Categories: Review: Software
Author: Mad Hatter
Publisher: Electronic Arts
Machine: Archimedes A3000

 
Published in The Micro User 6.12

Reflective planning and hectic activity

It is hard to classify Star Fleet, a program that combines aspects of both management and strategy simulations. You need an Archimedes equipped with a PC Emulator to play it - which rules out the basic 305 machine - and a colour monitor is an advantage too.

The initial setting-up procedures are quite lengthy: First you have to register as a new player, then enter a password to gain proper access to the game and finally choose your own private password.

After that the universe is created before your very eyes. One of my reference books tells me that it took seven days. Well, Star Fleet took long enough for me to take the car out and fill it with petrol at my local garage and still have a minute or two to wait afterwards.

Although subsequent entry into the game is considerably speeded up, you'll need at least an hour of spare time to make it worth starting a playing session.

In the package are acouple of well-produced booklets which are essential reading before beginning to play the game properly. They are a mixture of background and instruction, and an hour spent absorbing the information given is well spent.

Your task is to rid your sector of the galaxy of assorted baddies - the number of enemies and time allowed varies from mission to mission. As your experience and expertise increases, so does your rank and the difficulty of the mis sions encountered if you are to receive further promotion.

You can seek out and destroy the enemy with torpedoes or disable them with phaser fire then capture and tow them to a star base where you can also replenish your supplies.

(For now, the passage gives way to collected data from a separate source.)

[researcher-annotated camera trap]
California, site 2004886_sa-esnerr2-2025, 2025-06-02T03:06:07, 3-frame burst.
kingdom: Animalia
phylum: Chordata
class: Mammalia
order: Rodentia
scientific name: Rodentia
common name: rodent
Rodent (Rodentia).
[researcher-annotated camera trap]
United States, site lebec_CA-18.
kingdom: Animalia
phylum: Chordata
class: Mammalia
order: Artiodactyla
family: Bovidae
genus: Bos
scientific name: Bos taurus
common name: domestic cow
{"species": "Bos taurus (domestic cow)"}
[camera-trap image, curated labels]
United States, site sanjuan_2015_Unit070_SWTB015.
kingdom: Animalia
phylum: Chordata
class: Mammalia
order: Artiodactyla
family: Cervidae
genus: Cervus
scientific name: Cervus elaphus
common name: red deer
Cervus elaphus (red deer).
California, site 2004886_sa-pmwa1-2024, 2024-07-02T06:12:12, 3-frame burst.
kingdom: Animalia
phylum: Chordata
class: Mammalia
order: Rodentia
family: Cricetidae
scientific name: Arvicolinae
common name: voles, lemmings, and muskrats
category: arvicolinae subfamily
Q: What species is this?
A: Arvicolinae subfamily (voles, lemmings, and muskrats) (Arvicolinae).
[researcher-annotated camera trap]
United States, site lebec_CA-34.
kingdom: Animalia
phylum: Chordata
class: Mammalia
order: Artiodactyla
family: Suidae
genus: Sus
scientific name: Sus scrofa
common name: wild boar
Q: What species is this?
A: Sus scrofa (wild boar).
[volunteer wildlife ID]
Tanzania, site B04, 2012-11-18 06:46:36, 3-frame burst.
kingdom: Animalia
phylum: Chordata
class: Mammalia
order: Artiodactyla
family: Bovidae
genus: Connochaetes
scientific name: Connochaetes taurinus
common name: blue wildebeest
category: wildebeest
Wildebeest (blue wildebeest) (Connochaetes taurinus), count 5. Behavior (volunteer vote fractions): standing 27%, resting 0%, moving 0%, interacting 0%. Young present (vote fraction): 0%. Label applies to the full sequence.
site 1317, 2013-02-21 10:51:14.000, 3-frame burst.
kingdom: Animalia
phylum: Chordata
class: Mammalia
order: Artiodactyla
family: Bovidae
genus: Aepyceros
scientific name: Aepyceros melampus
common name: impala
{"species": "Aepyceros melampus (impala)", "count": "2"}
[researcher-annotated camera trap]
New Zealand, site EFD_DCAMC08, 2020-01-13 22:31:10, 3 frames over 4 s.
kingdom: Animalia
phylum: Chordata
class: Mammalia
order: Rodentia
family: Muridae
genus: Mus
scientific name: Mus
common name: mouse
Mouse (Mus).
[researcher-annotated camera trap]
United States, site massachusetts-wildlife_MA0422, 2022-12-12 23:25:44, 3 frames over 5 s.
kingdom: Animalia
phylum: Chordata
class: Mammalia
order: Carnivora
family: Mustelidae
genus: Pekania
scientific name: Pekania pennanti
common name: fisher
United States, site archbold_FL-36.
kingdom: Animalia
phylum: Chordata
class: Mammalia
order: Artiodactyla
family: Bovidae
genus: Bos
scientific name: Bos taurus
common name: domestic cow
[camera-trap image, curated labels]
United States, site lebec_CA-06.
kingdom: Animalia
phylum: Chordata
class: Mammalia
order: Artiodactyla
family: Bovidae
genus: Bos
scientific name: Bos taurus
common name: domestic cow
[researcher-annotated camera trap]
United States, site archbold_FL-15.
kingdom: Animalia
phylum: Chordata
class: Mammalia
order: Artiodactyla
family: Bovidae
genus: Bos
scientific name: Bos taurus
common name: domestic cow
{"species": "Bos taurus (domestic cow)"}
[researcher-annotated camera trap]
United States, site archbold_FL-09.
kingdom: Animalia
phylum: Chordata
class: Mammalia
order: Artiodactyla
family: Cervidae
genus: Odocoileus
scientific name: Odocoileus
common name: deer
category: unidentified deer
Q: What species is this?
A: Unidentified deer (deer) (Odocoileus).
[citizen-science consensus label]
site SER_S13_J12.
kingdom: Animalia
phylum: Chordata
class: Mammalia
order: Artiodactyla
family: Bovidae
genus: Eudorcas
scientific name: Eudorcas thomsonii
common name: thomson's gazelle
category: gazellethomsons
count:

My first mission saw me totally disabled and powerless, my second left my ship a raging inferno, I ran out of time on the third but the fourth and fifth I completed. I felt pathetically grateful to be told I was a hero and to be promoted from cadet to Lieutenant JG. That, I think, indicates something of the addictiveness of what at first sight appears a rather unprepossessing game.

The screen display is fairly simple and such graphics as are present are relatively crude. Star Fleet is no Zarch, yet it has the compelling quality of a first-rate idea well implemented.

The game is well bug-proofed. Irrelevant entries are trapped and excellent use is made of the function keys to provide the many controls of your ship. A mixture of real-time activity and reflective planning are required to master this program - and the activity can get pretty hectic on occasions.

If you like management and strategy simulations this is for you - I'm just off to have another session.